Editor's Blog 23 June 2008

Monday 23 June 2008

By Glyn Williams

Monday 23 June 2008

Photography by Keiko Oikawa


I think I could write the same first paragraph again, funny ol’ weather… We did manage to cook up a lovely barbie for the parents to celebrate Dad’s birthday. They phoned from the next village over 10 minutes away to let us know of their imminent arrival. At that point it was black and raining hard. As they knocked on the door, the sun came out, I poured the water out of the barbecue and refilled it whilst it was still drizzling. Luckily the firelighters caught and the rain abated quite quickly. Got out a tarpaulin and we sat with dry bottoms on the wet grass in the glorious sunshine for the next three hours, so bizarre…

Had some lovely end-of-season asparagus, wrapped in bacon and roasted until brown, drizzled with balsamic glaze, with parmesan flakes, olive oil and warm hollandaise. And to carry on the rich egg sauce thing, main course was the house signature dish of juicy rib eye cooked medium rare on the BBQ with tarragon packed béarnaise, char-grilled jacket potatoes, Greek salad, oven baked fennel and garlic flat mushrooms. And we knocked up a prune, almond and pear tart laced with calvados and more in the custard with clotted cream ice cream to finish the calorific stakes.

I visited milsoms at Kesgrave Hall (the furthest most outpost of the super Dedham family of hotels and restaurants) on the outskirts of Ipswich for the first time.

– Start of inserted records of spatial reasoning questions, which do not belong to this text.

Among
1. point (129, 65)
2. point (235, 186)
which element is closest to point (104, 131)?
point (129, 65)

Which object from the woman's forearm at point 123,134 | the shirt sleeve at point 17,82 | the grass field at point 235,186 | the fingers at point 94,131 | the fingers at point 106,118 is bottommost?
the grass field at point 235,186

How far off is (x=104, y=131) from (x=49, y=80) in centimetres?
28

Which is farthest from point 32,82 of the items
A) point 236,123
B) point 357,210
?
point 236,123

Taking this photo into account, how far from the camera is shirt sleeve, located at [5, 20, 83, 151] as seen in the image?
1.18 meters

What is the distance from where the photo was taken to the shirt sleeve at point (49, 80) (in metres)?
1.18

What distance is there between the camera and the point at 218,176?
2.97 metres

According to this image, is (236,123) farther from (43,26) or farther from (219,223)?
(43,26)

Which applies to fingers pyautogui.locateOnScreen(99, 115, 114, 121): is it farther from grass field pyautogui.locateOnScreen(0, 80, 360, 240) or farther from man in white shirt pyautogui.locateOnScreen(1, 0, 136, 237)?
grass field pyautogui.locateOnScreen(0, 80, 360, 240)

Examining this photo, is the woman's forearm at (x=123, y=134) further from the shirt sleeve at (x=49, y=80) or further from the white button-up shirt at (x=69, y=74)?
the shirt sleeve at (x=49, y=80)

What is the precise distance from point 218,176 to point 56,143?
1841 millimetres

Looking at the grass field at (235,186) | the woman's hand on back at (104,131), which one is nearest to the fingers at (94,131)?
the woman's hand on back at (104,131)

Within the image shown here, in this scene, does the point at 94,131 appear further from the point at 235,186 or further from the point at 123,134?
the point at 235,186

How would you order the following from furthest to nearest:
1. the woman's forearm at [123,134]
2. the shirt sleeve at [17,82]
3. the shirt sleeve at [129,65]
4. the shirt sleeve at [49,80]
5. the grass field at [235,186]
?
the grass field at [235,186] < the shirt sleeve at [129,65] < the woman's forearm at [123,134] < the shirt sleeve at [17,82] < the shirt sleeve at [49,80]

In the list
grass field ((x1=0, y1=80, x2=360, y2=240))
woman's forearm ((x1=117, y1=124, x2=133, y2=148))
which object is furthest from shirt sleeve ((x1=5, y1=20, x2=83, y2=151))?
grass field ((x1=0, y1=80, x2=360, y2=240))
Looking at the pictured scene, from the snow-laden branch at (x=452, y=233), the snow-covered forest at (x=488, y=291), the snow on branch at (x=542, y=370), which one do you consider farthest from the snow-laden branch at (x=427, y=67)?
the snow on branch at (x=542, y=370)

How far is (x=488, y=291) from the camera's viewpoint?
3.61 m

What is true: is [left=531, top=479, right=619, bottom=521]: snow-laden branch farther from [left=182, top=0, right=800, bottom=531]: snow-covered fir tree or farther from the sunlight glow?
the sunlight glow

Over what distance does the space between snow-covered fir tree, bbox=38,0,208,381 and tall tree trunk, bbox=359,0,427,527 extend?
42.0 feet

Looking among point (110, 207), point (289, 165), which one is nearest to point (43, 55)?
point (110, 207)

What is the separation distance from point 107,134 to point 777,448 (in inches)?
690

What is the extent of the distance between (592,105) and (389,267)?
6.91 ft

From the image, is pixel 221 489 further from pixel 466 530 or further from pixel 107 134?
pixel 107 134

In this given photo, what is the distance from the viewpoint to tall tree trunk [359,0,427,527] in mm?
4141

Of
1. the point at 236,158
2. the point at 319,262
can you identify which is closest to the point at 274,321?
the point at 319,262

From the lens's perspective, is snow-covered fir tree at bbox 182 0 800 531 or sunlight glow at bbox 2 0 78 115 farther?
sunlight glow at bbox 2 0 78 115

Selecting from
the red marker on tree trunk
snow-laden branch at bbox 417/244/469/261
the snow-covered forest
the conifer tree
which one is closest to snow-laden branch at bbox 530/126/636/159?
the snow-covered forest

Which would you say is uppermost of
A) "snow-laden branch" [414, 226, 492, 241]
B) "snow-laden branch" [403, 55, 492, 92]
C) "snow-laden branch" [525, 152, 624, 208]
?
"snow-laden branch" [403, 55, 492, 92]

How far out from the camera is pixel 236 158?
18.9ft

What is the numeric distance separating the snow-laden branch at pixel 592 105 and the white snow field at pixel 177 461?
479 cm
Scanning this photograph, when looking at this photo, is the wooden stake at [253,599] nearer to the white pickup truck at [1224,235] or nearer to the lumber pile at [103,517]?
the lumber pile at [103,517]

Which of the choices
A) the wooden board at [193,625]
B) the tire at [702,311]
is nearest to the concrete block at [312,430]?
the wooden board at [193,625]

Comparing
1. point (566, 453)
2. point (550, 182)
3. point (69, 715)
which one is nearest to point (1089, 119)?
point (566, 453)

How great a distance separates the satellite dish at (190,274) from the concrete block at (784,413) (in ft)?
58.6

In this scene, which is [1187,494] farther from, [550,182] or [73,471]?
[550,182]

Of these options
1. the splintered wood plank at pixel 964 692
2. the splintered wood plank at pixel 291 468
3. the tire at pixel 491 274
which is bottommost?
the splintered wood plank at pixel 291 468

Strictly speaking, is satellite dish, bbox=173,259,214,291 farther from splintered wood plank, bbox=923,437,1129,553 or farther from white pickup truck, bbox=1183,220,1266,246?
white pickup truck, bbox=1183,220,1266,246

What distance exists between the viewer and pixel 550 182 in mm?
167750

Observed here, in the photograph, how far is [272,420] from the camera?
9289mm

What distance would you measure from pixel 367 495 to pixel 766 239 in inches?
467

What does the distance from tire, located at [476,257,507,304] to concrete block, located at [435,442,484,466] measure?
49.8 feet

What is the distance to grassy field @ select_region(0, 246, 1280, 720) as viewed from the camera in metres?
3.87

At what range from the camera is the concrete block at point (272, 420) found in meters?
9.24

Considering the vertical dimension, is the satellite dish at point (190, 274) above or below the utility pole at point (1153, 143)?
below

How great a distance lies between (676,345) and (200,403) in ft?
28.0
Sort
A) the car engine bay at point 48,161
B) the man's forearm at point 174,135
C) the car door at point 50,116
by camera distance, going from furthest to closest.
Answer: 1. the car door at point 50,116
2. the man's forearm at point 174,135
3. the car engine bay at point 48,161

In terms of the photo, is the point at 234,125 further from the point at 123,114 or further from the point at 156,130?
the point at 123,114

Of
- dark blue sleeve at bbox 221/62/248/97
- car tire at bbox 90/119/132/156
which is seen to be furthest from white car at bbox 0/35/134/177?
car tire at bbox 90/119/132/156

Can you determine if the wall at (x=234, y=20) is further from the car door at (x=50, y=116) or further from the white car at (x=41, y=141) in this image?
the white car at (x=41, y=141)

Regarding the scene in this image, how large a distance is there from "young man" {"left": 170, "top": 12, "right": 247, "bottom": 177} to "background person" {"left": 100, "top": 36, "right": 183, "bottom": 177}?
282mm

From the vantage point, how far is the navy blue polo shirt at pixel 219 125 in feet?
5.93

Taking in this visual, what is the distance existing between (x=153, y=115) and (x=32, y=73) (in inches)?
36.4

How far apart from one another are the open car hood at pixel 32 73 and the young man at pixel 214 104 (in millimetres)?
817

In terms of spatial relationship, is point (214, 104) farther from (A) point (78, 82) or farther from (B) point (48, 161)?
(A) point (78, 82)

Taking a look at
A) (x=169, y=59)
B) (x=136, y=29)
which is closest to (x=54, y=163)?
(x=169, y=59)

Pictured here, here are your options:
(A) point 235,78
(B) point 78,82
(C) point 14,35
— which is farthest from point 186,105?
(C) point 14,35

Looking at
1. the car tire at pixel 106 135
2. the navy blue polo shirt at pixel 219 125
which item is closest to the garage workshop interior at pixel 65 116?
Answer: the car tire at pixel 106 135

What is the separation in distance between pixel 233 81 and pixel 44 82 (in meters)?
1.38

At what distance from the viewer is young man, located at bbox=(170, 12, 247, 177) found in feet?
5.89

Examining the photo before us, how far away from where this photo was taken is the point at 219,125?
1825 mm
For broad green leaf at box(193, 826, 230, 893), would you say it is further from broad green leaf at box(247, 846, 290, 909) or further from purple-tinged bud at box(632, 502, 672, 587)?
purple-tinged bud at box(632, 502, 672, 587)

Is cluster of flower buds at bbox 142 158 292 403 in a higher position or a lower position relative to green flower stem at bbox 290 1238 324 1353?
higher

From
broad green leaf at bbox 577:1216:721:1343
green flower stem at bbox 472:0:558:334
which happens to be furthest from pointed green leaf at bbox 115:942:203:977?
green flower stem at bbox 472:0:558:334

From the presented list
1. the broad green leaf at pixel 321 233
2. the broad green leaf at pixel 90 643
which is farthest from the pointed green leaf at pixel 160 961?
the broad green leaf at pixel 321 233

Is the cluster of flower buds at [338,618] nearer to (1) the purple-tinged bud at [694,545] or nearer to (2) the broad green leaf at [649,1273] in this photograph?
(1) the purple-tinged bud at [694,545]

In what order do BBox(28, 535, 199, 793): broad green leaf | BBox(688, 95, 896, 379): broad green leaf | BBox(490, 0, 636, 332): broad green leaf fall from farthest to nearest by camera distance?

Wow what a hidden gem, amazing setting just off the main north road into the town, nestled in lovely wooded parkland at the bottom of a hill you drive down. And what a dramatic mansion it is, more in the August issue. Terrific food, chic townhouse restaurant meets dining pub and upstairs amazing palatial rooms, luxuriously kitted out with avant-garde but cosseting interiors.

If you’re going, just remember you can’t book and if you’ve not been before, like milsoms at Dedham, you fill out your own order pad and give the order in at the bar. I lunched with Sue Bunting, their affable marketing manager, who gave me the breath-taking guided tour. Incidentally she is married to one of the Bunting family (who interests around Colchester include the charming Anchor at Nayland - amazing food trail with their kitchen garden and rare breed livestock - as well as the award-winning Carter’s vineyard at Boxted).

On Saturday, we visited the Suffolk Game and Country Fair at Glemhall Hall near Snape on the A12 (built by the same designer as Hintlesham Hall apparently, lovely building). Great to see the countryside take centre stage, promoting the good things our farmers and rural pursuits bring to the landscape and communities, speaking from a very biased perspective. Amazing retrieve display by the labradors and spaniels from the Suffolk Gundog Club, I am sure the human training had something to do with it but the canine skill on show was enthralling.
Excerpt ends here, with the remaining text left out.